WHEELING, W.Va. — Leaders in Wheeling are debating whether to create a city position meant to coordinate efforts addressing homelessness.
Members of the city council’s Health and Recreation Committee, chaired by councilwoman Rosemary Ketchum, approved the matter to a full council for consideration after thorough discussions in the past week.
The proposal, approved in committee by Ketchum and Vice Mayor Chad Thalman, would create a Homeless Liaison and Functional Zero Program Coordinator within the city administration, working under the city clerk.
Ketchum told MetroNews she has worked on this proposal and job description since she was elected in June of last year and beyond as a professional working in public health. She said community members are concerned more encampments are popping up every year, including the areas under bridges, along Wheeling Creek and the Heritage Trail.
“The city of Wheeling has an opportunity and more importantly an obligation to address this issue. Both because it has moral implications and economic implications for our community,” Ketchum said.
Ketchum was able to propose the position in committee two weeks ago but it did not pass the first time. Last Tuesday, it passed after a 2-1 vote with councilman Ben Seidler voting against the action.
Thalman changed his vote from the first meeting following revisions made by Ketchum on the definition of success to the program, the Intelligencer reported. Ketchum said the city does not have a single data point about the status of homelessness in the community but this position will begin to accumulate data. Ketchum said from the data, the city can mark improvements and make educated decisions.
In the drafted job description it lists a role as “Maintains real-time data relating to Wheeling’s unsheltered population providing accurate reporting and statistical information as requested.”
Ketchum is hopeful the position can build bridges back to local service organizations from fragmented relationships.
“This is a role that is split between administrative duties, being able to collect data, understand the data and report on it,” Ketchum told MetroNews. “While also being a face to face with our community, homeless community service organizers to coordinate those services.

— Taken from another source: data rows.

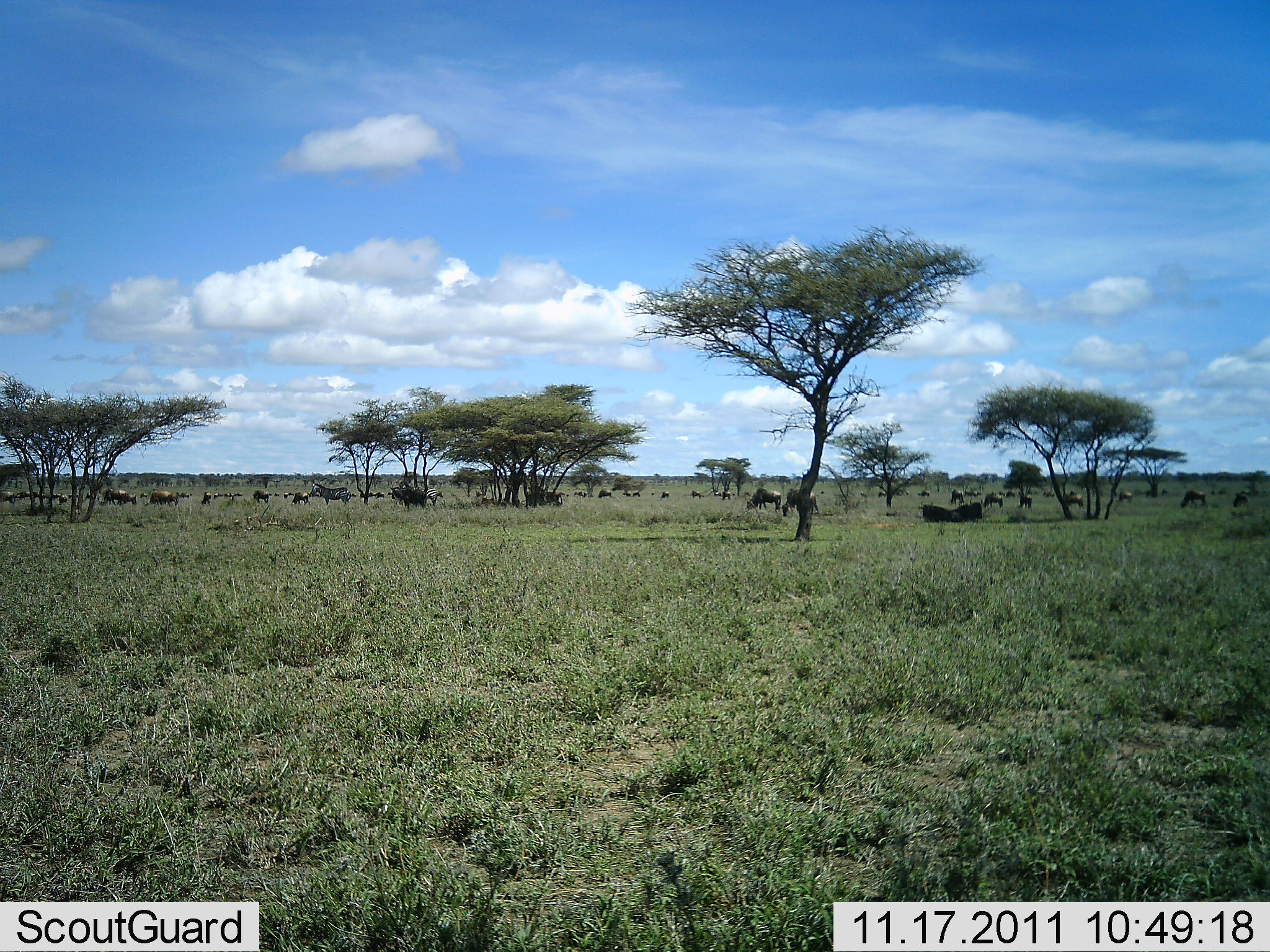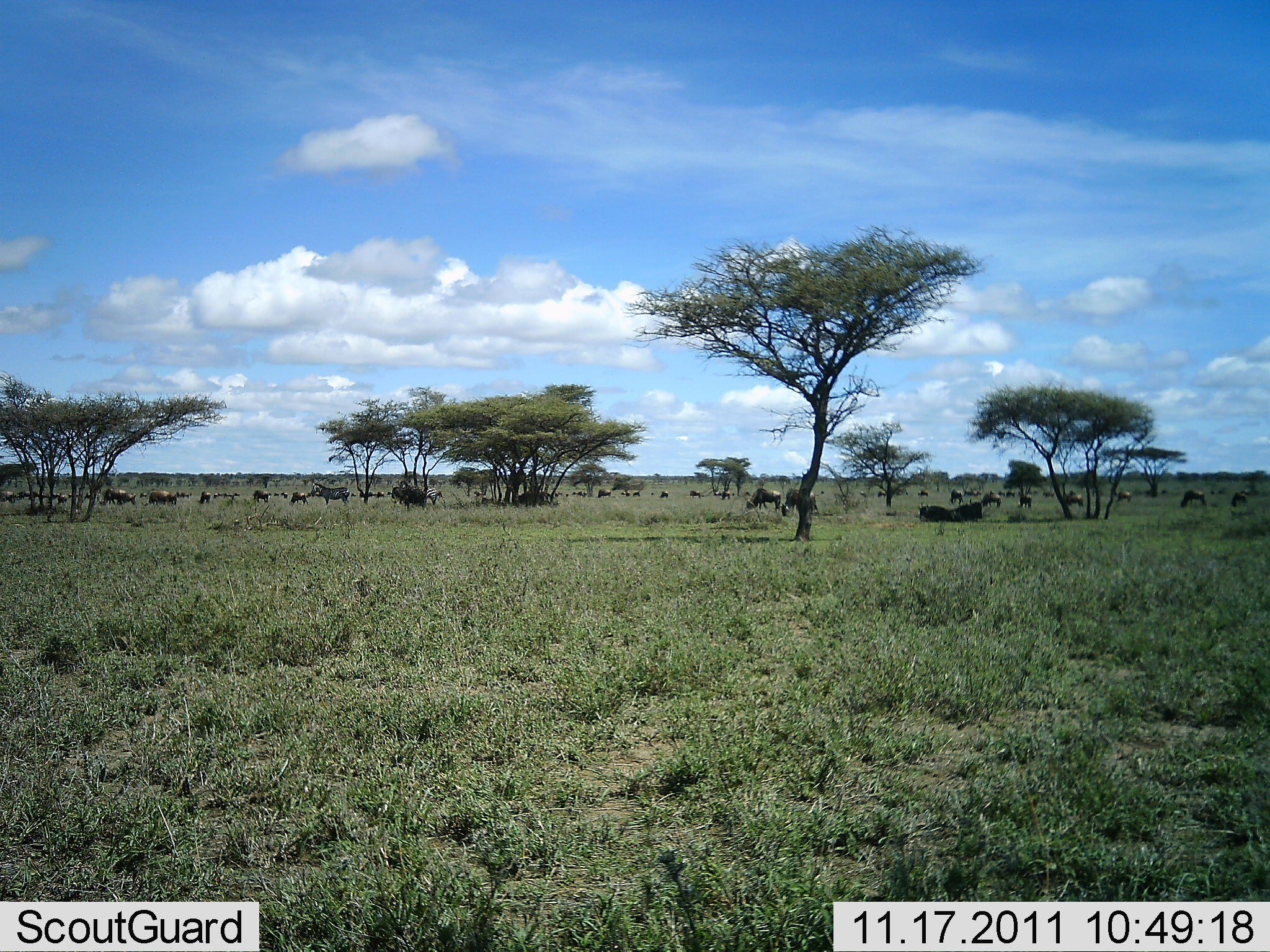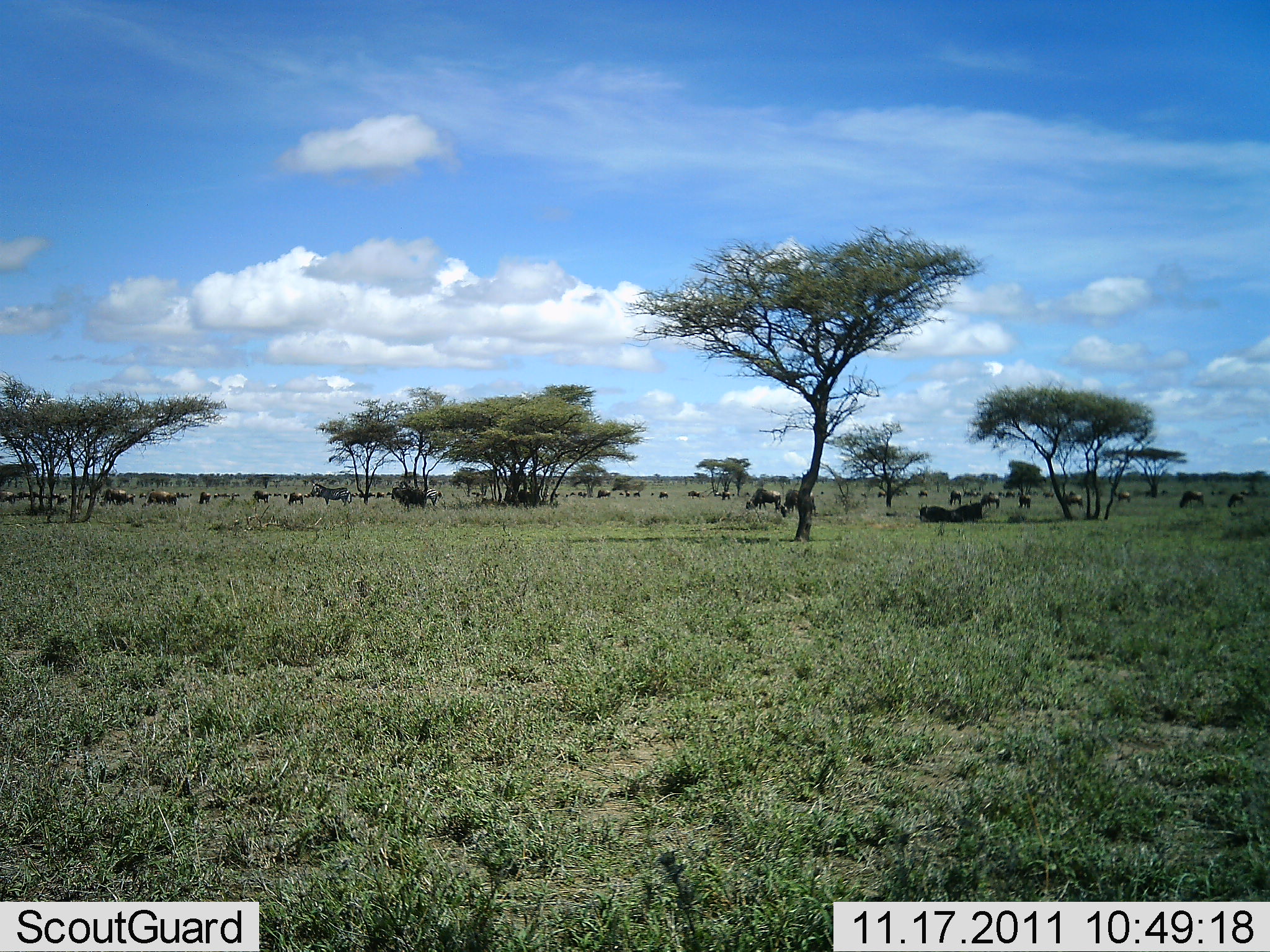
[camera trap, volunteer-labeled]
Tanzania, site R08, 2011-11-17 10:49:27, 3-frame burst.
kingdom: Animalia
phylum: Chordata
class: Mammalia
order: Artiodactyla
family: Bovidae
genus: Connochaetes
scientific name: Connochaetes taurinus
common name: blue wildebeest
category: wildebeest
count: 11-50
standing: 55%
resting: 36%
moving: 36%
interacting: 0%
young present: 0%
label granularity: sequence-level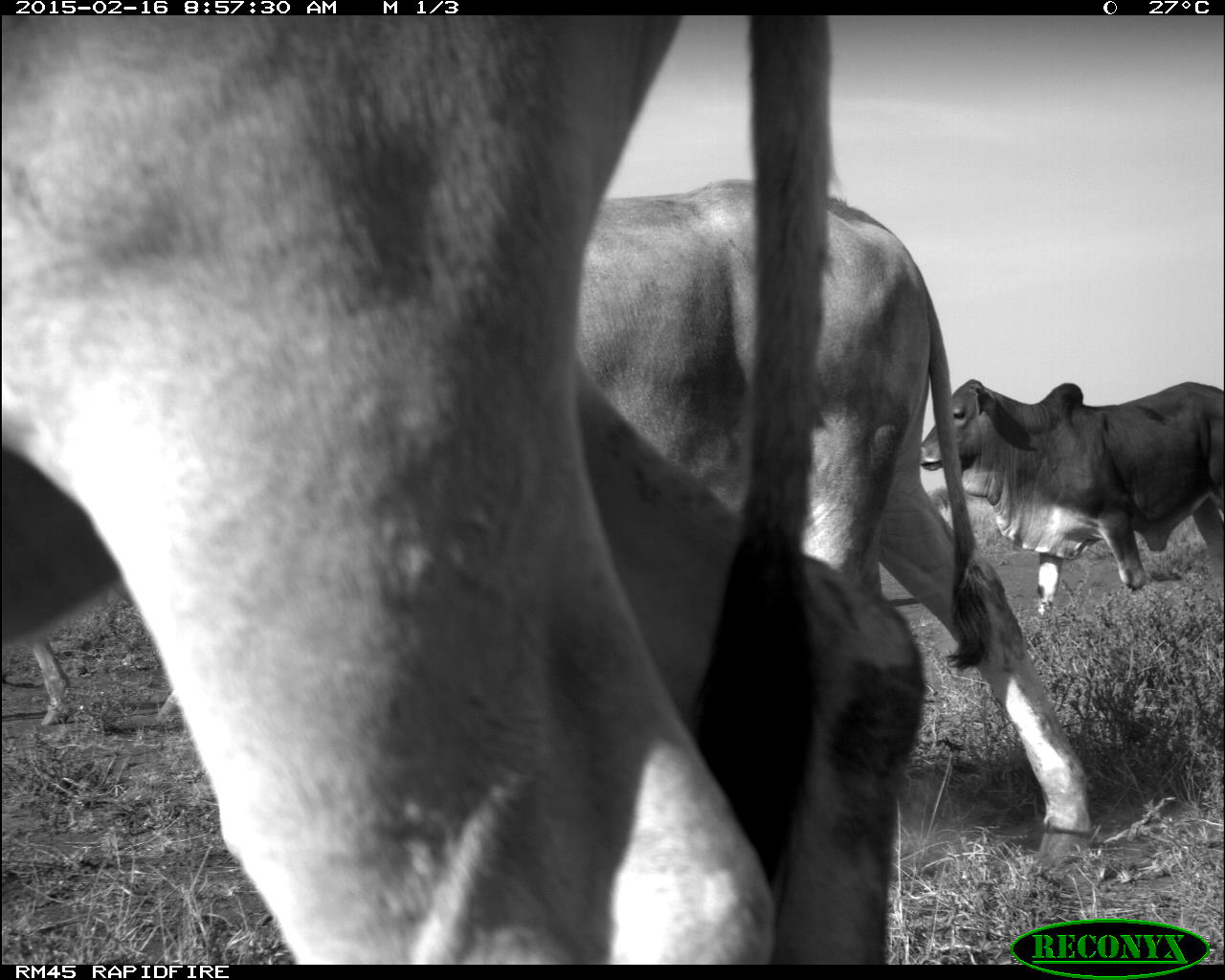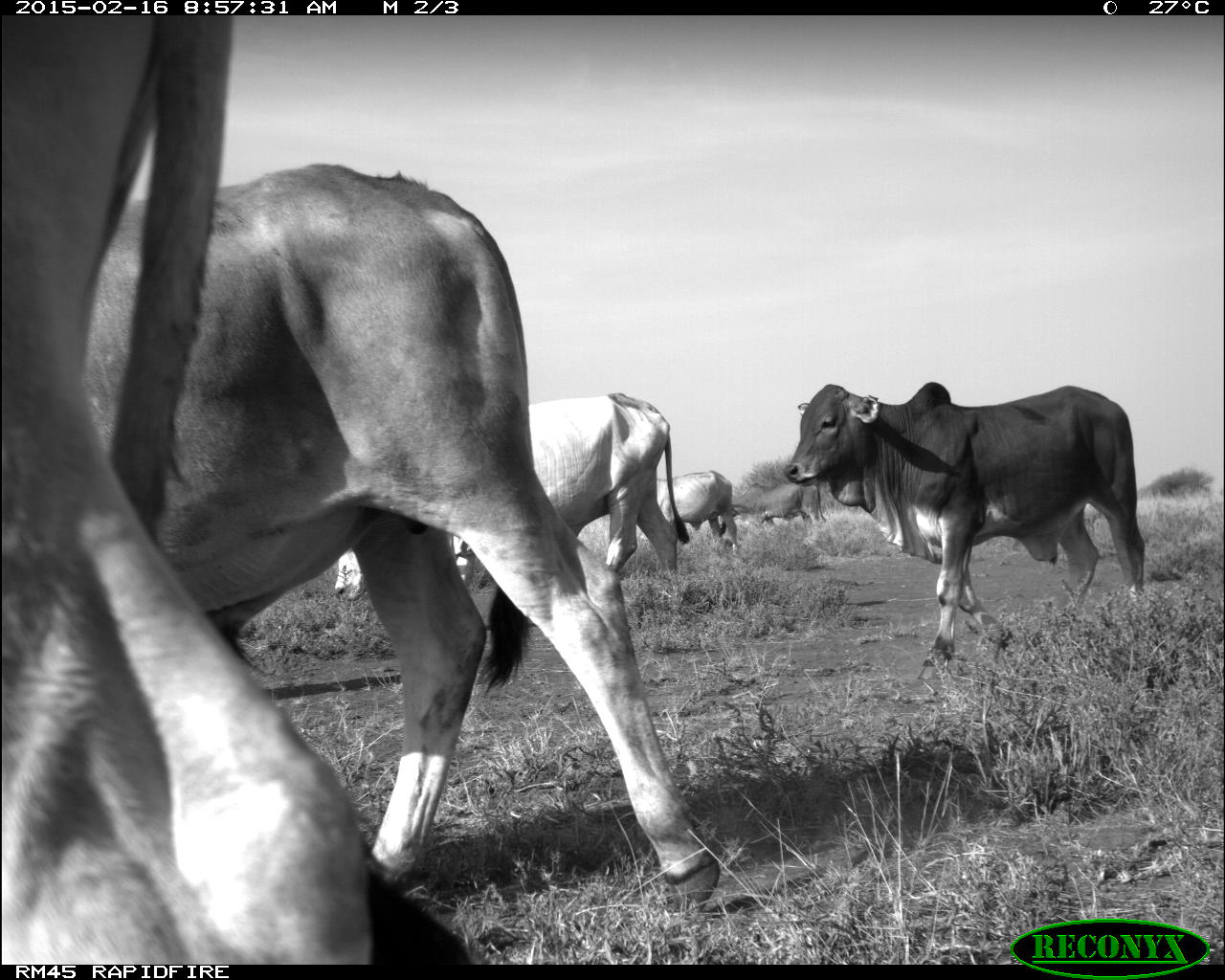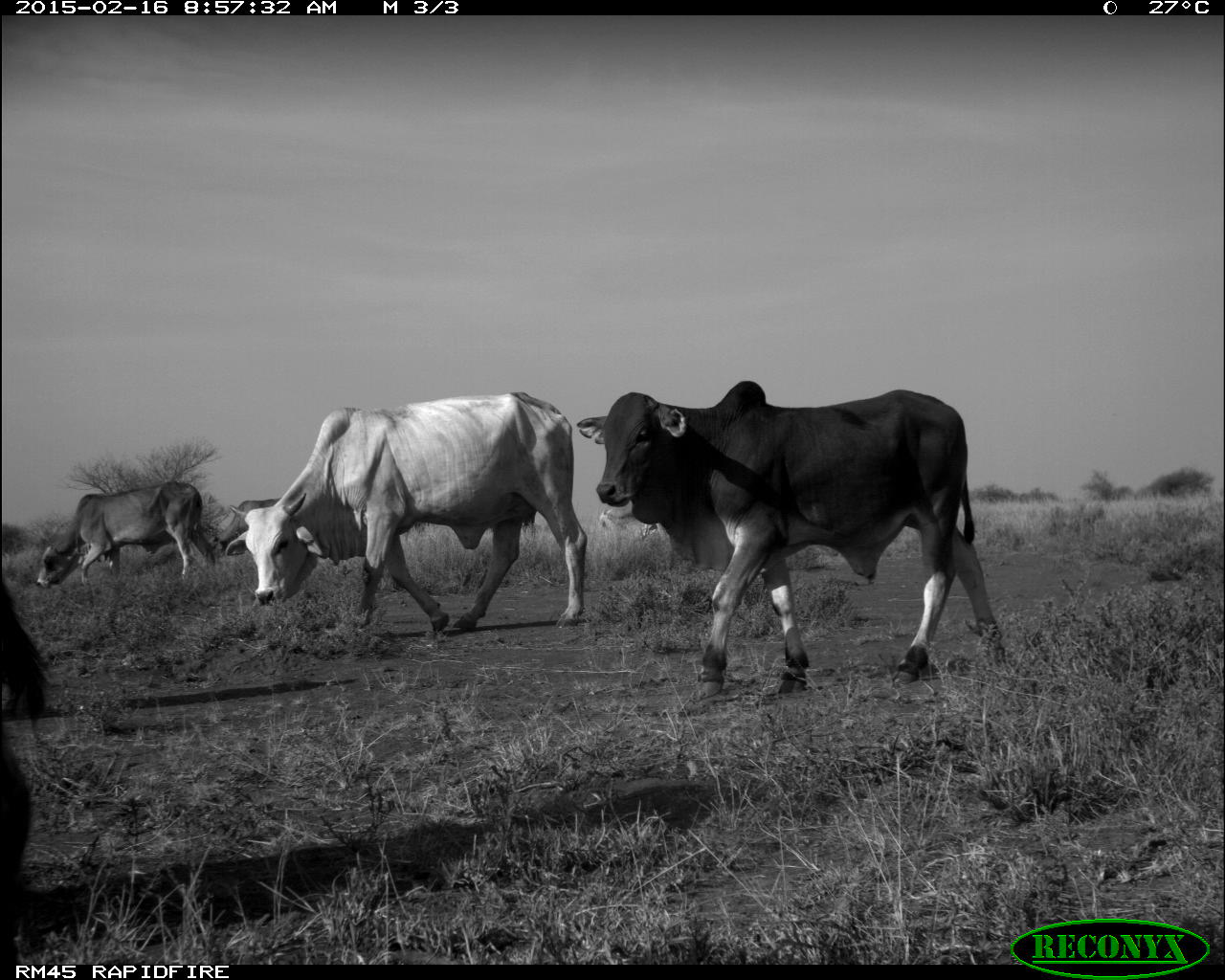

To understand and illustrate what those pressure points are.
“We may have ideas but we are not experts. It’s irresponsible as a council to expect to make decisions that are informed from an expert perspective. Whether we move a camp or knowing what these folks need.”
Ketchum said the term “Functional Zero” in the title of the job a methodology that has been successful in reducing veteran homelessness. It’s a program inspired by Built for Zero methodologies, identified as a measure in which a community has solved or ended its problems with homelessness.
In the proposal of the position, it is given a 3-year sunset. Ketchum said the city approved putting a 3-year cap on it as the position relates to a specific program with goals.
The Intelligencer reported last week during meetings that Seidler expressed goals on how to solve the city’s homelessness issue but not with this position.
He during a meeting in early June, “I am a huge proponent of anything we can do as a city to help put an end to a person’s homelessness, but I don’t believe that hiring a position under the umbrella of the city is the right move.
“I would prefer to see the city fund a position under the Greater Wheeling Coalition for the Homeless, who oversees the Northern Panhandle Continuum of care, and whose primary mission is ending homelessness.”
Ketchum, who represents Ward 3, said the new position would give those local organizations a boost. She said she would not feel so strongly about the proposal if it offered the same services the local organizations have.
“While we have incredible organizations doing really powerful work, a lot of that work is fragmented. Without the city setting the tone, it will remain that way,” she said.
Ketchum said she sees momentum with this measure, saying that Mayor Glenn Elliott who is also on council, is excited to ‘set the tone.’
It will be sent to council for a future meeting, which the next one is scheduled for July 6. Ketchum said she struggles to see why someone would not be willing to support a measure with both a moral and economic argument.
“I wish the compassionate, moral argument is enough for people to understand why addressing homelessness is so critical. But I realize some folks are much more convinced by the economic argument,” Ketchum said.
“It’s really tough to pull developers and investors in our community, give them a tour of our beautiful neighborhoods when there are encampments lining our riverfront or in our parks.’